## PROBLEM TO SOLVE:
In the post about neighbourhood health, list the actions that the sentence beginning "Anyway, what these people did" says the participants would take.

## PROVIDED TEXT:
<<<<

Practical ideas emerging from this story … and we need help!

“Watching your weight” reminds me of something that was tried in the UK and elsewhere. It’s about using networks and fake currencies to improve the health of the people in a certain neighbourhood.

Notice I speak of “neighbourhood” and I don’t assume “community”. Work with what we have!

Anyway, what these people did was to suggest that people who were, let’s say, “unhealthily fat” (as diagnosed cooperatively by the persons themselves and the doctor or nurse or whatever), would make a group and use some kind of “time currency” and “karma points”, meet every now and then, set their own goals, and help each other. For example, in a group they might want to lose 100 kg (that’s for the whole group, and I suspect they also wanted to somehow minimise variability) and work on that cooperatively. Those who were good at cooking would teach the others how to cook healthier. Others would call on their street neighbours to go for a walk together.

So that’s prevention at the neighbourhood level, with community building built in.

I have no idea on how policy would emerge from that, but then I guess we all have our domains of expertise, right? :wink:

Autonomy through overall action programs (not solely on disease)

>>>>

(Saved entries)
<<<<

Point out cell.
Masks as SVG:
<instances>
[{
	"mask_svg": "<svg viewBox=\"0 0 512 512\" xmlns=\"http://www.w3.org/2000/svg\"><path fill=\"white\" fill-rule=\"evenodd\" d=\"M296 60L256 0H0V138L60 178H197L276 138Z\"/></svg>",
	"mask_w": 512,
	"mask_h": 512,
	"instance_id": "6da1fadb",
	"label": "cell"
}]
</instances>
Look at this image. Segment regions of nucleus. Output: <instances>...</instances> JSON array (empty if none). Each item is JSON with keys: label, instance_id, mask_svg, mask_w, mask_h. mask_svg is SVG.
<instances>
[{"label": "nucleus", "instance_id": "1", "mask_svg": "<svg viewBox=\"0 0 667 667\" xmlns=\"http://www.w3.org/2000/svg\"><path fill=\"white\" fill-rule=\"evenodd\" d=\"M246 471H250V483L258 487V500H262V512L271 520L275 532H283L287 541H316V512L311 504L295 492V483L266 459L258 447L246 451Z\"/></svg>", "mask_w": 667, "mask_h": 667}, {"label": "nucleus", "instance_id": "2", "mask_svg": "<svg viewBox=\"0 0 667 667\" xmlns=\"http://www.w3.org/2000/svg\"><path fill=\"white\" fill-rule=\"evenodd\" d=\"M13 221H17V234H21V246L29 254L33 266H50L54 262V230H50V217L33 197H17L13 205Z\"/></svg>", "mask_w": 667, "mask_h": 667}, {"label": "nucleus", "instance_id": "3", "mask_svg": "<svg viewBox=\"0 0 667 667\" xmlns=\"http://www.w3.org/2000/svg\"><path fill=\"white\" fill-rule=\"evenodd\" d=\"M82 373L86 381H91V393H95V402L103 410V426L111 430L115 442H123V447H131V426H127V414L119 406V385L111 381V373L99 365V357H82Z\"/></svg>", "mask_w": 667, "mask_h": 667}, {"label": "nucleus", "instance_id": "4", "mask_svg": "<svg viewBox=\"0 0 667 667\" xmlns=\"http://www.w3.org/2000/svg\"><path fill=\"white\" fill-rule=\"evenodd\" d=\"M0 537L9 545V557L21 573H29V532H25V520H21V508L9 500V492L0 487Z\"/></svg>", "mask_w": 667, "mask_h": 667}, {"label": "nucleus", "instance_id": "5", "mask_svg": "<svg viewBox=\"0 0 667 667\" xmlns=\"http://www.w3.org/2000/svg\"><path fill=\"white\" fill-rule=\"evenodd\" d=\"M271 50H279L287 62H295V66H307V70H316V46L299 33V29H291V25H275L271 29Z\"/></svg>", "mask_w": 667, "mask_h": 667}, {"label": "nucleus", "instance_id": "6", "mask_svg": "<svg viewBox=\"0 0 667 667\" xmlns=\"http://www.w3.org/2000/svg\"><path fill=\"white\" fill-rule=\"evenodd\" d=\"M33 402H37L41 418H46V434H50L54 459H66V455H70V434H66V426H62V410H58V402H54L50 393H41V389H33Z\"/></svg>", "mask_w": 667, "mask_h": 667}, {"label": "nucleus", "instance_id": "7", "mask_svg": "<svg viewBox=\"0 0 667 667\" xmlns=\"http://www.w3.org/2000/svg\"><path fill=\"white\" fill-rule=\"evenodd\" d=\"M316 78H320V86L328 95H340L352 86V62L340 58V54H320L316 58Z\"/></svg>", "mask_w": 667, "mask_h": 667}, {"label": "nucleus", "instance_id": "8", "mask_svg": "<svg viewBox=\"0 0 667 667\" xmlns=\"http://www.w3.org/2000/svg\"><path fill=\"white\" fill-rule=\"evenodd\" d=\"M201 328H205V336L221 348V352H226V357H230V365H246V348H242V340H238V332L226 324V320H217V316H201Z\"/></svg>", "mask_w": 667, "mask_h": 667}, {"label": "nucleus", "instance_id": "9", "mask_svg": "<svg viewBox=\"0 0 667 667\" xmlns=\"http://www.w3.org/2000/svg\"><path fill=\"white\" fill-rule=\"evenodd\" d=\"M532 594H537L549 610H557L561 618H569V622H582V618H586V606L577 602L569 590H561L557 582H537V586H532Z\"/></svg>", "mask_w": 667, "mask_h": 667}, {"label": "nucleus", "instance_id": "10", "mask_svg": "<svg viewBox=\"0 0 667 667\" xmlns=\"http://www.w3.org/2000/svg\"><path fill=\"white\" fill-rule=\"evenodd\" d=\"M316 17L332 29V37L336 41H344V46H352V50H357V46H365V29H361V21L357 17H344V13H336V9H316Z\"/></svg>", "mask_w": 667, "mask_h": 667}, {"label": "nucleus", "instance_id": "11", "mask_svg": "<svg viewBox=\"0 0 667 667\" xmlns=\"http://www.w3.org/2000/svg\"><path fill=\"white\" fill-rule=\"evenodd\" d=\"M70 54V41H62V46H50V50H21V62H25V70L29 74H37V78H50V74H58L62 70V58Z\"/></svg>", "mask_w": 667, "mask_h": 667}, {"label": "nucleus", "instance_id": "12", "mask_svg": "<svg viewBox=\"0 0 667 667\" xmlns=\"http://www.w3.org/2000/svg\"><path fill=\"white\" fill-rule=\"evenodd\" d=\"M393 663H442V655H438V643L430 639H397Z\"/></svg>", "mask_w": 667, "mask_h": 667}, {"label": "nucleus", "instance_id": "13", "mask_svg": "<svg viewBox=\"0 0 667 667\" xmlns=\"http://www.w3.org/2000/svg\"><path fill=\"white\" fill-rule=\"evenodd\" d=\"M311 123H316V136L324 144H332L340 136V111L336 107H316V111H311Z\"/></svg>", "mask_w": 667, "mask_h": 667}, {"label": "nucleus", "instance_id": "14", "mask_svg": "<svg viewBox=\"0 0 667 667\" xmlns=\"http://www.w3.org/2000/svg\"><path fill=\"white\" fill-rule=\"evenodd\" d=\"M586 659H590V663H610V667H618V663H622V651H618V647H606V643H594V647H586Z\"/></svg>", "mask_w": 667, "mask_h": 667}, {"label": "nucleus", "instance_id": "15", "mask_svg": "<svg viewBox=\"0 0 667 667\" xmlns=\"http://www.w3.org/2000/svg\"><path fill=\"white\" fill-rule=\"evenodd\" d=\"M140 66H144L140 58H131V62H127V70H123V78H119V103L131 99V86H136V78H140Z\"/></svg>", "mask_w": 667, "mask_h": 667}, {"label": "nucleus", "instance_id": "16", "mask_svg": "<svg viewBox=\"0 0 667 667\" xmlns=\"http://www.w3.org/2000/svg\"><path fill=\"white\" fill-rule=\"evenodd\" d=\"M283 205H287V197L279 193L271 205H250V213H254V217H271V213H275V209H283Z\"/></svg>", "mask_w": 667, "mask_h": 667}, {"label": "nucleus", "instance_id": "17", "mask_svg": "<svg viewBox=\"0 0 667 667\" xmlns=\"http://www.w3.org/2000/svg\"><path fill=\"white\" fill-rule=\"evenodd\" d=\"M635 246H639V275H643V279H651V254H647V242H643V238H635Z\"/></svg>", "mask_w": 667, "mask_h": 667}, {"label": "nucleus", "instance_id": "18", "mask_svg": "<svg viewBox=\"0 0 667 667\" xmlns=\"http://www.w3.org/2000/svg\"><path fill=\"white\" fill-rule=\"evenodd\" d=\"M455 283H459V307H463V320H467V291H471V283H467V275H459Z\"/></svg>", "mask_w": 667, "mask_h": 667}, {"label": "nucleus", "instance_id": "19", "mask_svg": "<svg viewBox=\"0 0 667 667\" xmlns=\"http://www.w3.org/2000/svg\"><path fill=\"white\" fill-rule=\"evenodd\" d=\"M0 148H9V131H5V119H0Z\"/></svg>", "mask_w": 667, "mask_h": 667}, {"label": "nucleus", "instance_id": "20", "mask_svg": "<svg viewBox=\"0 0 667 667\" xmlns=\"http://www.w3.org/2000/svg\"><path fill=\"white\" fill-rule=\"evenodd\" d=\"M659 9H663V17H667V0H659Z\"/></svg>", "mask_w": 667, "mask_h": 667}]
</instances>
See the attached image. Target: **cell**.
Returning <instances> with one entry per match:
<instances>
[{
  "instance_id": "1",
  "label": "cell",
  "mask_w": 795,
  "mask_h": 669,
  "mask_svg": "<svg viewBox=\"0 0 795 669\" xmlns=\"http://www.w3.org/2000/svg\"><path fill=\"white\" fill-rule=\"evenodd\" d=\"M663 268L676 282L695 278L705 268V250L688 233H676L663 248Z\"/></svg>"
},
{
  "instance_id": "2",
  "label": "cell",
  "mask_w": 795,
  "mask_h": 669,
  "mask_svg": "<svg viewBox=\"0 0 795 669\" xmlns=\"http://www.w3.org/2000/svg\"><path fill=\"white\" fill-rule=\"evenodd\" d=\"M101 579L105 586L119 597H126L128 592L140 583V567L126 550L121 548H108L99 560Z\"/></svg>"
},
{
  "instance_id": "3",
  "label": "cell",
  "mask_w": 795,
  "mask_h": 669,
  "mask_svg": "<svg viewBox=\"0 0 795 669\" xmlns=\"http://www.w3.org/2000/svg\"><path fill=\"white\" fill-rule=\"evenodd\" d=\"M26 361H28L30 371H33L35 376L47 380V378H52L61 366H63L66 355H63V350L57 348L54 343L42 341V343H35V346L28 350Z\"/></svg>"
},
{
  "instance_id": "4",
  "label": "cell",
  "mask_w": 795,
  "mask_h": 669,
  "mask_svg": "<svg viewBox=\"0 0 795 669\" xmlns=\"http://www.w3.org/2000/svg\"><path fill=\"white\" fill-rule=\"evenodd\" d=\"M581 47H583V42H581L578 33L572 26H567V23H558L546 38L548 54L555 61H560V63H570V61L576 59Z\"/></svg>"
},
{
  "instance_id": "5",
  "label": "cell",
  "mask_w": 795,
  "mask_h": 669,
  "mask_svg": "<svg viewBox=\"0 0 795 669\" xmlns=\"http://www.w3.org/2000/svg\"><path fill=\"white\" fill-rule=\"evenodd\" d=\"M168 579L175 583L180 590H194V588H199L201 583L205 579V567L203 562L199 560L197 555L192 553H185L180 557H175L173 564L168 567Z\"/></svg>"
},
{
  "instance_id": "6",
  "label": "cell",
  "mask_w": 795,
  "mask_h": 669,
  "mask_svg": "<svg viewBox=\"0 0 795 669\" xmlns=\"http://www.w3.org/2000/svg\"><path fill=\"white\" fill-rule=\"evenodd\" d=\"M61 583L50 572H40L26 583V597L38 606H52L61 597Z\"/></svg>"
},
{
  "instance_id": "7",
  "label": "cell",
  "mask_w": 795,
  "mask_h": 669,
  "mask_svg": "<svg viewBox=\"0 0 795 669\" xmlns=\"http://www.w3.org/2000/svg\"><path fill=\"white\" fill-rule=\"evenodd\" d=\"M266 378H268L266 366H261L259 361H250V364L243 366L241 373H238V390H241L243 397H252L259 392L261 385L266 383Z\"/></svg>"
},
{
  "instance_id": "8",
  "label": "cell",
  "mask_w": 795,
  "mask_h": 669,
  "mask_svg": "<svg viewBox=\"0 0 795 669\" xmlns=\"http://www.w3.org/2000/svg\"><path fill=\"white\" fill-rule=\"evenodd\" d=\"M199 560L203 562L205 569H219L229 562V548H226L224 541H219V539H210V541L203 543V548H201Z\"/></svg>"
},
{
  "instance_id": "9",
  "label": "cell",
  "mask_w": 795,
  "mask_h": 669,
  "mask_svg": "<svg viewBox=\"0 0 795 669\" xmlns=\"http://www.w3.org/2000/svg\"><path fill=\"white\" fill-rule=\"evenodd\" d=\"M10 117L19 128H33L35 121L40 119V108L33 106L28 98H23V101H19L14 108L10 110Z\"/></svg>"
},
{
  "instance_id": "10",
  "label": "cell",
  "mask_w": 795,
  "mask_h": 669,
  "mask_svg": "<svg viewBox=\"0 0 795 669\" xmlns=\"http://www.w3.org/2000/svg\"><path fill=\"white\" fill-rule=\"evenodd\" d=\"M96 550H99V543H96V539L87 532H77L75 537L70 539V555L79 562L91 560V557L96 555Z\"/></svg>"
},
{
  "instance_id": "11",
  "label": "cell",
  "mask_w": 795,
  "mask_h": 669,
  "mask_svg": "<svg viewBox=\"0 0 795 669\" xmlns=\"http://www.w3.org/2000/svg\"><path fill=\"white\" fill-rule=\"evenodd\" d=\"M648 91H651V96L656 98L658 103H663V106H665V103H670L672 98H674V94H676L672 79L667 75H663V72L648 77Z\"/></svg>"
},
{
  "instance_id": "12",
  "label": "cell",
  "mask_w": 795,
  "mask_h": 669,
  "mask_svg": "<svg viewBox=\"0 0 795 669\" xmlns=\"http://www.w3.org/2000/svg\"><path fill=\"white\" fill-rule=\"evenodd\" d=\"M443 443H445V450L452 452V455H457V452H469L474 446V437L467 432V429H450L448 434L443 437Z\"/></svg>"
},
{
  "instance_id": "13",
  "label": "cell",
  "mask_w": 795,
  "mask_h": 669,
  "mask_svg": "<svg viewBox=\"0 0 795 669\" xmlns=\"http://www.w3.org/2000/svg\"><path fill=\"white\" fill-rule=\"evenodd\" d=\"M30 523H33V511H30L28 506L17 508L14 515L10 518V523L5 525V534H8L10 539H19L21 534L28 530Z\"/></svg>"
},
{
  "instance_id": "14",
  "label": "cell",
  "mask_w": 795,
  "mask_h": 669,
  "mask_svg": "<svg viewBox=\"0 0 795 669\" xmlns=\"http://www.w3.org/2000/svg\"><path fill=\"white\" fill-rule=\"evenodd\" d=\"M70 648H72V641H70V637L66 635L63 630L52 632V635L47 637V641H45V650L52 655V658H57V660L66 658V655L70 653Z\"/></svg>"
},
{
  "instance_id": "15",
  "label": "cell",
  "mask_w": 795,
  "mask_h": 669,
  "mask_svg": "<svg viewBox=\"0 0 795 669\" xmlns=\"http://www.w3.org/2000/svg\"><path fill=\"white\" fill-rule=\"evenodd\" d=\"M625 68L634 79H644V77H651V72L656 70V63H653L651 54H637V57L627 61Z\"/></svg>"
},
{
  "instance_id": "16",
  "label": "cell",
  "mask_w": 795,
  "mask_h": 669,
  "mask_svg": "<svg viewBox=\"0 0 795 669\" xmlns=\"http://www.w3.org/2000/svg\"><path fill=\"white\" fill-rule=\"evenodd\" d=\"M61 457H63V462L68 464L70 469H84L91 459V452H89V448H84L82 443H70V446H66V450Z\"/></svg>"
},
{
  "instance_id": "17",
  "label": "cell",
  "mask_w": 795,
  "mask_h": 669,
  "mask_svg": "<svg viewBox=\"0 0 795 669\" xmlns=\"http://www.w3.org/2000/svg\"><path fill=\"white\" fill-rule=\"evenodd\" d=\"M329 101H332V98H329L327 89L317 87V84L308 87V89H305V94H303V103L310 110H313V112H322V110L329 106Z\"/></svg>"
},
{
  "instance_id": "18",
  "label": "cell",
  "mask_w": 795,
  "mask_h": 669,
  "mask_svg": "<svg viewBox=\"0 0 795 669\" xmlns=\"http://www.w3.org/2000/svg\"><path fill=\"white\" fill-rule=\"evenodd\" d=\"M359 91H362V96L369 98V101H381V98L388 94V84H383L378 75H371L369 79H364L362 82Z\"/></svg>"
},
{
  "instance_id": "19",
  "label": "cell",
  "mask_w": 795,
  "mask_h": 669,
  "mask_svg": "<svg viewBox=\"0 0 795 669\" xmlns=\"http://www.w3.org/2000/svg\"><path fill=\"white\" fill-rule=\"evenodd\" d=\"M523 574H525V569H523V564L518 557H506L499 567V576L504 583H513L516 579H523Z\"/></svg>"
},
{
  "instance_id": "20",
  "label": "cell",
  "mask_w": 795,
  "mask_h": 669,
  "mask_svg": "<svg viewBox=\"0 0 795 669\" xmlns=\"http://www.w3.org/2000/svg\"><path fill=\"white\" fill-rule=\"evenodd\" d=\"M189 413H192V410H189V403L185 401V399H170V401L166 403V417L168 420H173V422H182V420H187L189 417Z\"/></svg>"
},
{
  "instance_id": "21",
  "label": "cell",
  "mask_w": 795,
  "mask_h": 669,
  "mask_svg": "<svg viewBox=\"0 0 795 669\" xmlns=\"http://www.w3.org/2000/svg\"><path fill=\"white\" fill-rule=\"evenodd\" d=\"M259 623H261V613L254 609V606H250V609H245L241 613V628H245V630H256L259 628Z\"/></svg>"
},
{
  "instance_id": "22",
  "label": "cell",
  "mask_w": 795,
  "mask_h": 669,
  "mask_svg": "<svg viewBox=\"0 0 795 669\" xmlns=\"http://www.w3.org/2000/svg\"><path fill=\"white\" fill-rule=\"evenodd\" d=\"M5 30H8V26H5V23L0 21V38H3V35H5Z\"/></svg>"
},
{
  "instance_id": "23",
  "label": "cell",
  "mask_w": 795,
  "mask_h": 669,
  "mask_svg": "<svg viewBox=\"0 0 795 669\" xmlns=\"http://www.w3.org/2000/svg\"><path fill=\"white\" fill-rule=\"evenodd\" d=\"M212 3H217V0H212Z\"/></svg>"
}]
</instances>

>>>>

## WRITTEN ANSWER:
- make a group
- use some kind of "time currency" and "karma points"
- meet every now and then
- set their own goals
- help each other